▶ [Extract to read]:
══════════════════════════════
Static Topic Bridges

Current Account Deficit (CAD) and Balance of Payments (BoP)

The Current Account is one of the two main accounts in India's Balance of Payments, the other being the Capital and Financial Account. The Current Account records all flows of goods, services, income, and transfers between India and the rest of the world. A Current Account Deficit arises when the value of imports of goods and services exceeds exports plus net transfer receipts (including remittances).

  • India's CAD is structurally driven by a large merchandise trade deficit (especially oil and gold imports) partially offset by a services trade surplus (IT, software) and strong remittance inflows.
  • A widening CAD increases India's need for foreign capital inflows (FDI, FPI, external borrowings) to finance the gap; if inflows fall short, the rupee depreciates.
  • CAD at 2% of GDP or below is generally considered manageable; above 3% raises vulnerability concerns.
  • India's CAD had narrowed to 0.7% of GDP in FY24, making the Q3 FY26 widening to 1.3% a notable reversal.

Connection to this news: The widening trade deficit and CAD flagged by the Finance Ministry directly reflect the twin pressures of surging crude-oil-driven imports and weakening global demand for India's exports, with negative capital flows compounding the external sector stress.


India's Oil Import Dependence

India imports approximately 85-87% of its crude oil requirements, making it the world's third-largest oil importer and consumer. Crude oil and petroleum products consistently constitute the largest single item in India's merchandise import basket, typically accounting for around 25-27% of total imports.

  • Every USD 10 per barrel increase in crude oil price is estimated to widen India's CAD by approximately 36 basis points of GDP.
  • India's major crude oil suppliers include Iraq (the largest), Saudi Arabia, Russia (significantly increased post-2022), UAE, and the US.
  • A rise in crude prices simultaneously widens the trade deficit, raises inflation (through fuel and transport costs), and increases the fiscal burden on the government if it intervenes to cap retail prices.
  • The Petroleum Planning and Analysis Cell (PPAC) under the Ministry of Petroleum monitors crude import data.

Connection to this news: The current surge in crude oil prices driven by the West Asia conflict is the primary external shock widening India's trade deficit and putting pressure on CAD and the rupee, exactly the mechanism the Finance Ministry's review highlights.
══════════════════════════════
▶ [Dataset section]:

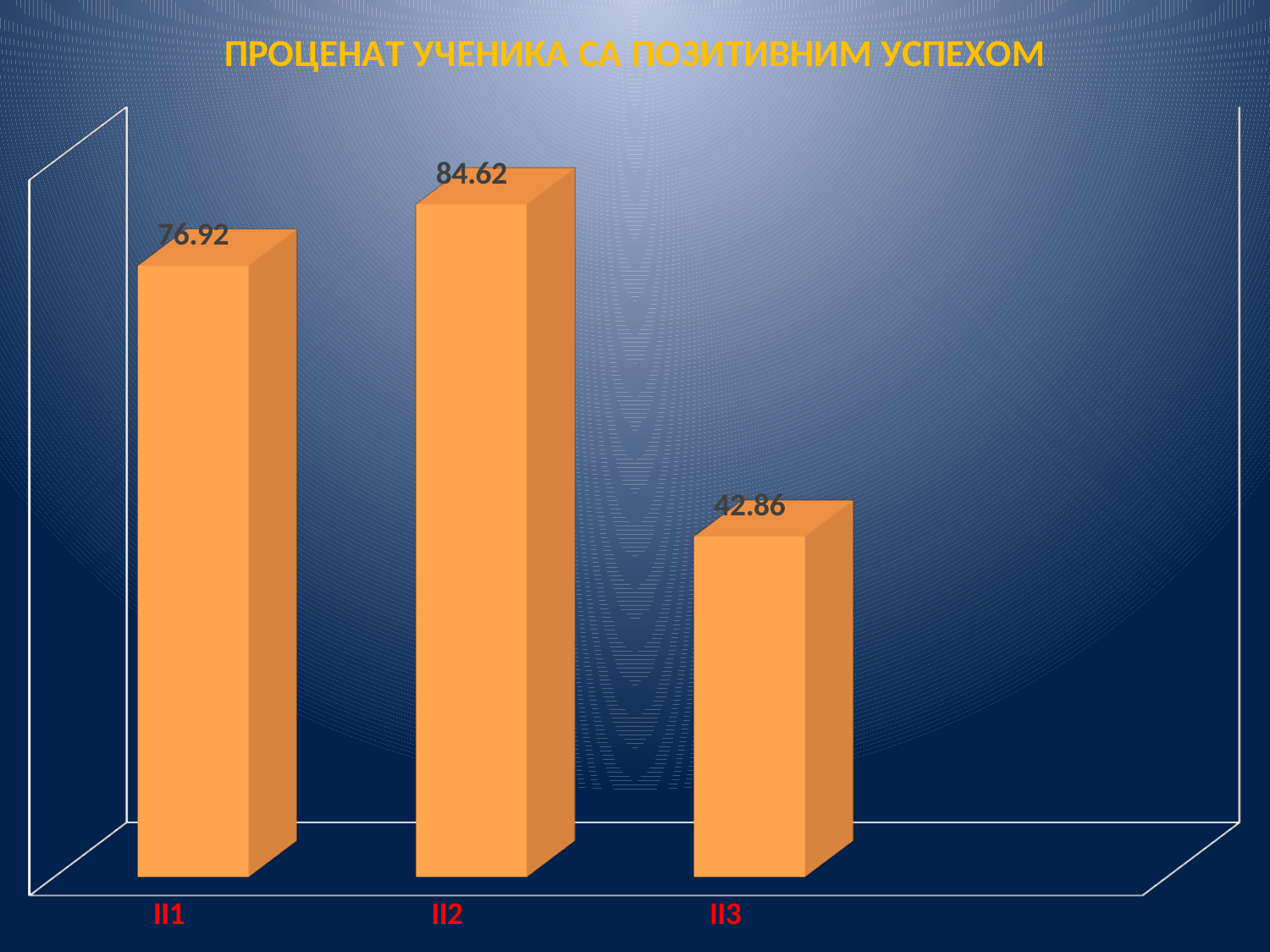
What kind of chart is shown on the slide? bar chart What is the difference between the values for II2 and II1? 7.70 What is the difference between the values for II1 and II3? 34.06 Which is larger, the value for II1 or the value for II3? II1 What is the value for II2? 84.62 What colour are the bars in the chart? orange Which category has the lowest value? II3 What is the value for II3? 42.86 What is the title of the chart? ПРОЦЕНАТ УЧЕНИКА СА ПОЗИТИВНИМ УСПЕХОМ Which category has the highest value? II2 How many categories are shown in the chart? 3 What is the value for II1? 76.92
══════════════════════════════
▶ [Work instructions]:
Continue the explainer on India's current account and oil imports from where it stops. The lines after the explainer on India's current account and oil imports are separate material and have nothing to do with it.

▶ [Result]:
Indian Rupee: Exchange Rate Management

The Indian Rupee operates under a managed float exchange rate regime, where the Reserve Bank of India (RBI) intervenes in foreign exchange markets to prevent excessive volatility without targeting a fixed rate. The exchange rate is influenced by trade flows, capital account movements, inflation differentials, and global risk sentiment.

  • Portfolio Foreign Institutional Investor (FII) outflows exert downward pressure on the rupee as foreign investors sell rupee-denominated assets and convert proceeds to foreign currency.
  • The RBI uses its foreign exchange reserves (over USD 600 billion at recent peaks) to intervene and absorb excess volatility.
  • A weaker rupee raises the cost of imports (further worsening the trade deficit in rupee terms) while making exports more competitive — but the pass-through to exports takes time.
  • The rupee has historically been sensitive to oil price spikes, given India's import dependence.

Connection to this news: The combination of a widening trade deficit and negative portfolio flows — both flagged by the Finance Ministry — creates the classic conditions for rupee depreciation, reinforcing why the Ministry is highlighting these external risks.


Merchandise Trade Deficit: Composition and Drivers

India's merchandise trade deficit reflects the difference between the value of physical goods imported and exported. India has structural deficits in merchandise trade because it is a net importer of crude oil, electronic goods, capital goods, and precious metals (gold and silver).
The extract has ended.